As long as it’s a fair competition, neither side should have anything to complain about—but then gaining an advantage for their clients is what lobbyists do for a living.

If nothing else, there would be a direct competition between a Medicare-like plan and the private market. So long as that turned out to be a fair head-to-head competition it would tell us a lot about which is the best track to follow and one, public or private, might eventually come to dominate the other.

2. Lower Premiums and Increase Security: Americans who are satisfied with the coverage they have today can keep it, while benefiting from lower premiums and higher quality.
  • Reducing Costs: By removing hidden taxes, stressing prevention and a focus on efficiency and modernization, the plan will improve quality and lower costs.
  • Strengthening Security: The plan ensures that job loss or family illnesses will never lead to a loss of coverage or exorbitant costs.
  • End to Unfair Health Insurance Discrimination: By creating a level-playing field of insurance rules across states and markets, the plan ensures that no American is denied coverage, refused renewal, unfairly priced out of the market, or forced to pay excessive insurance company premiums.
Presumably the “hidden taxes” are the administration costs she would hope to cut by simplifying the sale and underwriting of health insurance as well as moving the system toward a greater use of information technology—including a patient medical record and investing in disease prevention. While it is likely these steps can save money, the market has been moving to improve health information technology for years and has found that process slow going and very expensive in the short term. The market has also invested heavily in wellness and disease management programs over the past 20 years with only modest success toward controlling healthcare costs.
* * * * *
→ Aim of the exercise
Answer these questions from the health plan commentary:
(a) What does the text say lobbyists do for a living?
(b) What does the plan ensure that job loss or family illnesses will never lead to?
(c) For how long has the market invested heavily in wellness and disease management programs?
The records that follow come from a separate source unrelated to the text.

→ Exercise data
* * * * *
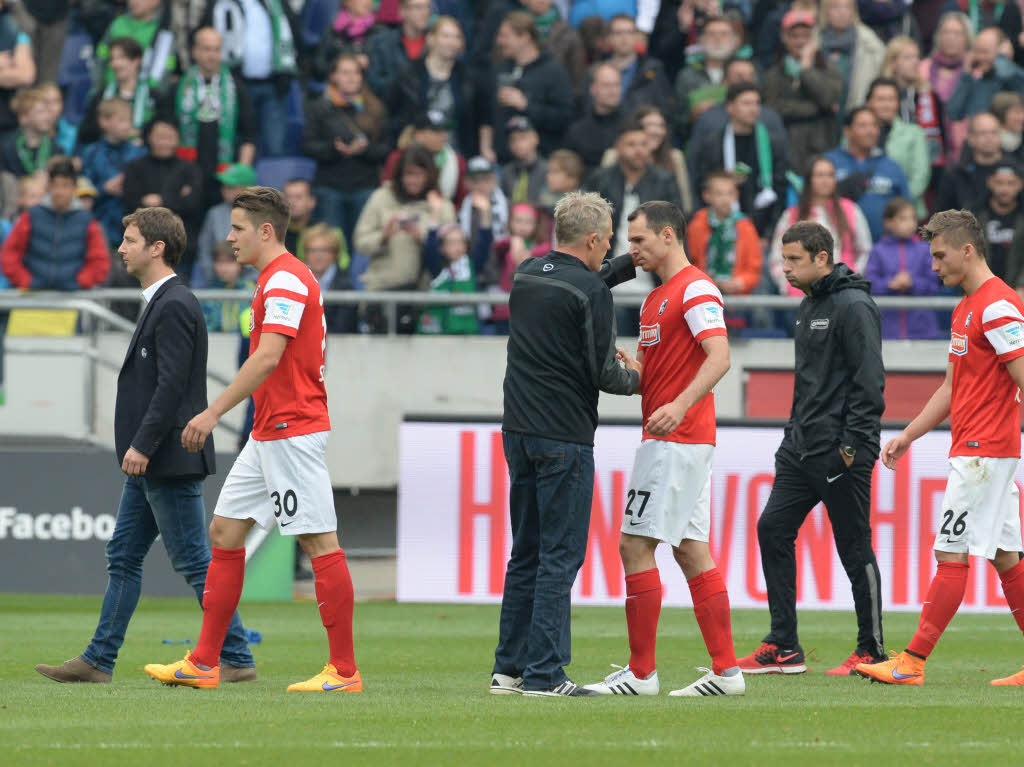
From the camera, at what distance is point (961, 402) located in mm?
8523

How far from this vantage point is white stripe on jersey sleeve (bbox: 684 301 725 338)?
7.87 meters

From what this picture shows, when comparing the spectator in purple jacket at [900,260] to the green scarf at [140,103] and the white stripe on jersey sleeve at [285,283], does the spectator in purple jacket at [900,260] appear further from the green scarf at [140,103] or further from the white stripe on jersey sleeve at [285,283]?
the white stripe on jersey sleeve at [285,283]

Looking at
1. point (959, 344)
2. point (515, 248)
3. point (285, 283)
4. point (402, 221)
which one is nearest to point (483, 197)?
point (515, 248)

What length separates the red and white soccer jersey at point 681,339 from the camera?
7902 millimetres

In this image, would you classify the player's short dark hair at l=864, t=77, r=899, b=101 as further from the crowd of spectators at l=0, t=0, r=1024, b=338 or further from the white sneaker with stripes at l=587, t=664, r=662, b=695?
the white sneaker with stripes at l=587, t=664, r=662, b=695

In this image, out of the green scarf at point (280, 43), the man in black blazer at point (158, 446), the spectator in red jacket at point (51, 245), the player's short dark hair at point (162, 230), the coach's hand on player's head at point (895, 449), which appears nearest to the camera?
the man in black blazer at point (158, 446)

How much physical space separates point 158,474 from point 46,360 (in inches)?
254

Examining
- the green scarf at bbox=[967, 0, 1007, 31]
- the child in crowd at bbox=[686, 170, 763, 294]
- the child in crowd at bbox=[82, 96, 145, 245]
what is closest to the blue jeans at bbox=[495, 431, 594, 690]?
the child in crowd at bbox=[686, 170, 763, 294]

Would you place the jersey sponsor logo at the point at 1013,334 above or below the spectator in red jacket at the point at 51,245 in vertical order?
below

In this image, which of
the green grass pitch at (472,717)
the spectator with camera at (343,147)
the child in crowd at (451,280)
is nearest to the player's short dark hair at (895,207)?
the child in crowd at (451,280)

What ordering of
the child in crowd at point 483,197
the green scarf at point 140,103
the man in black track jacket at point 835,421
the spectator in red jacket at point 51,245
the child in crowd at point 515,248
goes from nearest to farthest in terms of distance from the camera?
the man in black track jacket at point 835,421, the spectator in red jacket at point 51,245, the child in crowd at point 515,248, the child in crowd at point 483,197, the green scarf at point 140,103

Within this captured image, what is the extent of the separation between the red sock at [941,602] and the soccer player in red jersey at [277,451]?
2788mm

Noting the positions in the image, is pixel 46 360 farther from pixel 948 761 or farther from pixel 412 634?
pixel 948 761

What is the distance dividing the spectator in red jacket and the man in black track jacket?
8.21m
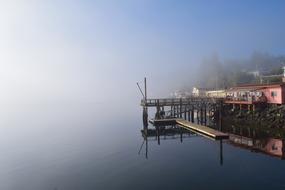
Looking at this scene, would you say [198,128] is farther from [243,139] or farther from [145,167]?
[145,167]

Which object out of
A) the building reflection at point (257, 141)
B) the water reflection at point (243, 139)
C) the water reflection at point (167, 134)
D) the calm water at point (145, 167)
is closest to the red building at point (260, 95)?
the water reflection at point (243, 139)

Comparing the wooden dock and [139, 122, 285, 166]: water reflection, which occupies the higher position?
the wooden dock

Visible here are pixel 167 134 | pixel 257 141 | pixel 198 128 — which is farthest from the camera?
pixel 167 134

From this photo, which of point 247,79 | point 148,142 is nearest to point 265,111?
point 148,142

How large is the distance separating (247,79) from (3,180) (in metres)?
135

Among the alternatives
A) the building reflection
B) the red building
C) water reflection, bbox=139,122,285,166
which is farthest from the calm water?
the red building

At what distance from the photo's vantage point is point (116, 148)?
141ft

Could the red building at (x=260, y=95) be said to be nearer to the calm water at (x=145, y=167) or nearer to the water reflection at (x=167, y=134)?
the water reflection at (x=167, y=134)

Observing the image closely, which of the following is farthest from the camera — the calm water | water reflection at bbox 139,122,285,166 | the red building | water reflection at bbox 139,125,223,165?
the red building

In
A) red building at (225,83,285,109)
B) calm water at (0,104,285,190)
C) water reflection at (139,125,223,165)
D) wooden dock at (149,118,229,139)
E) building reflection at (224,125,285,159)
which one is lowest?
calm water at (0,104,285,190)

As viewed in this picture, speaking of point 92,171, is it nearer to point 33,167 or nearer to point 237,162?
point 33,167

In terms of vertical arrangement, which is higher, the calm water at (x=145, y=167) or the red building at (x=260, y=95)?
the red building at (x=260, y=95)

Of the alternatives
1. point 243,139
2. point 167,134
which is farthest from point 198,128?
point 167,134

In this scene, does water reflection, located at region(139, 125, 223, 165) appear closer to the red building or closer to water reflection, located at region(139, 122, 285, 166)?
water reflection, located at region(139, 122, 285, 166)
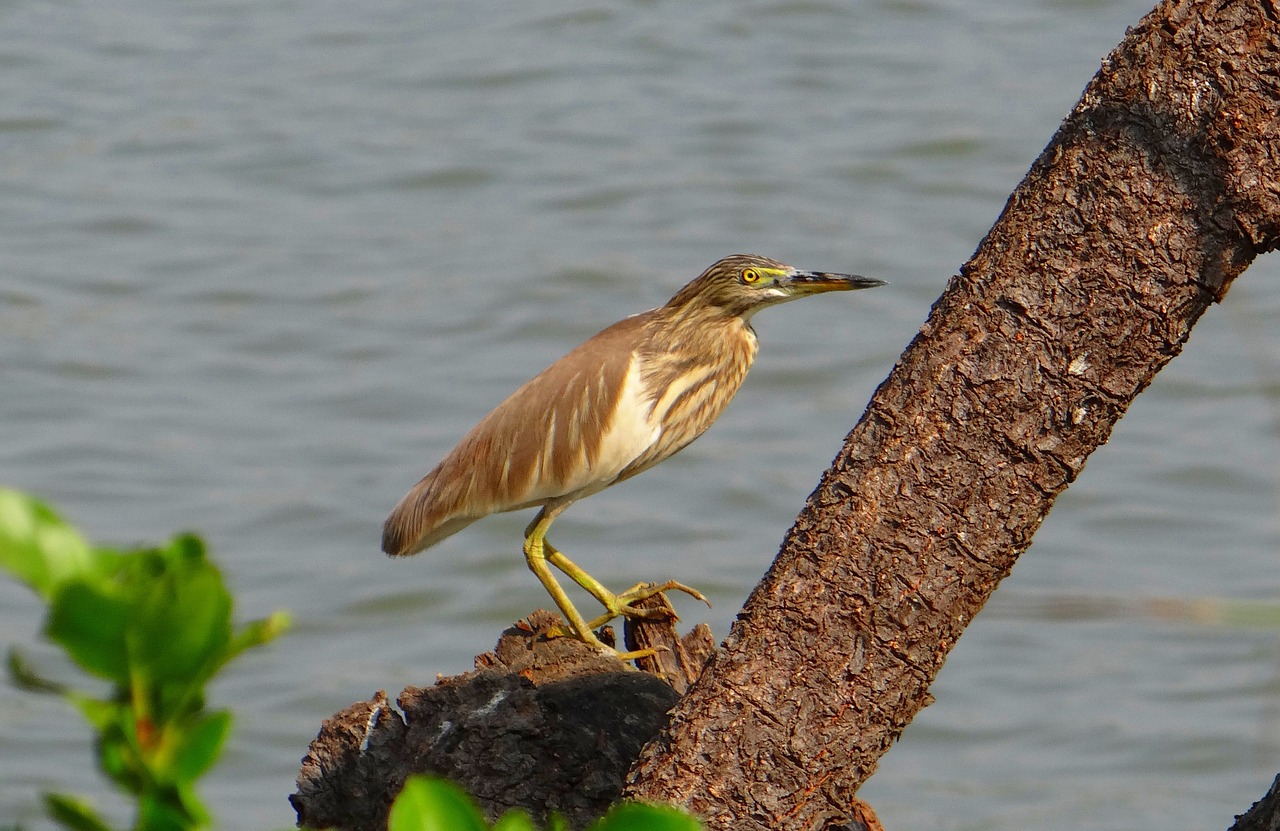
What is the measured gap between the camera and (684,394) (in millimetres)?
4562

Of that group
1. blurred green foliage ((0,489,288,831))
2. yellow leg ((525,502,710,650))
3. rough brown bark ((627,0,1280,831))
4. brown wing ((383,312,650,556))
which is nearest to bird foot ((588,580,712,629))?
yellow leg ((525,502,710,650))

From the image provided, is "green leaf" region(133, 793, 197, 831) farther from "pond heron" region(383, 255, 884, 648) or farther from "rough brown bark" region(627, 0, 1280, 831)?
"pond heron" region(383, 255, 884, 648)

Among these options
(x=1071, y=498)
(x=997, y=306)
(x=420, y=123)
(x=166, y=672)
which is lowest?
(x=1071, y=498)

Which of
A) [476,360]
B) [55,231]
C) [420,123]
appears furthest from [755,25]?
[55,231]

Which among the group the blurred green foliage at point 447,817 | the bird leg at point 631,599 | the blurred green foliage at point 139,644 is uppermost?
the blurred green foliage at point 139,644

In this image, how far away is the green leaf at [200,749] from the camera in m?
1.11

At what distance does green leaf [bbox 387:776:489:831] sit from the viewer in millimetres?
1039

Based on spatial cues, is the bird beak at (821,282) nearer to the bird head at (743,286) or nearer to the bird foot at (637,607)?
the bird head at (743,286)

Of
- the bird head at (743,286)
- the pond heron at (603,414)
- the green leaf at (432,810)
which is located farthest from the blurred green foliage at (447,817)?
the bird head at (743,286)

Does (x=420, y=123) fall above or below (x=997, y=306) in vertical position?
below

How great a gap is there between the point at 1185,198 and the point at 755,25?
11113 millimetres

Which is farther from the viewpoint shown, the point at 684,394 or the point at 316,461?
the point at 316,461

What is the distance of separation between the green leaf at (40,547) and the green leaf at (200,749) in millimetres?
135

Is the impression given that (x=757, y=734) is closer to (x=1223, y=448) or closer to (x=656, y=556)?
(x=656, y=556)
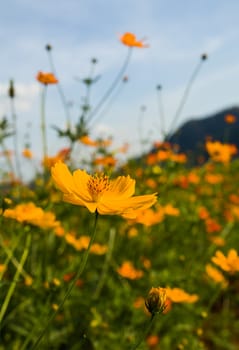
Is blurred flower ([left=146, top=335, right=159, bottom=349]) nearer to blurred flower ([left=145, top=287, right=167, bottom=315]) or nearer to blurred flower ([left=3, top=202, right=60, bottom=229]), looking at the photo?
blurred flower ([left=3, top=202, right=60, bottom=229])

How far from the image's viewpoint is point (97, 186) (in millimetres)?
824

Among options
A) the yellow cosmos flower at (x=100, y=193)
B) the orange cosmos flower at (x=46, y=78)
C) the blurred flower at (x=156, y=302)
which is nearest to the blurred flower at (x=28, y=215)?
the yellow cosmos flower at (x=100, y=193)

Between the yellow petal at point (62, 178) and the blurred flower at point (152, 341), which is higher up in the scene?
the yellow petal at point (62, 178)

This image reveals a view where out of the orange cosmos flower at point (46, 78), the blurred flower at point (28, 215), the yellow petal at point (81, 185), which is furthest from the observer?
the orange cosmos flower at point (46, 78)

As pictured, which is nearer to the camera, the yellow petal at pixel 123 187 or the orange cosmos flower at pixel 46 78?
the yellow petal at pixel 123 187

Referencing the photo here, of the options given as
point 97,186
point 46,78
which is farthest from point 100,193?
* * * * *
→ Result of this exercise
(a) Gaining an advantage for their clients.
(b) A loss of coverage or exorbitant costs.
(c) Over the past 20 years.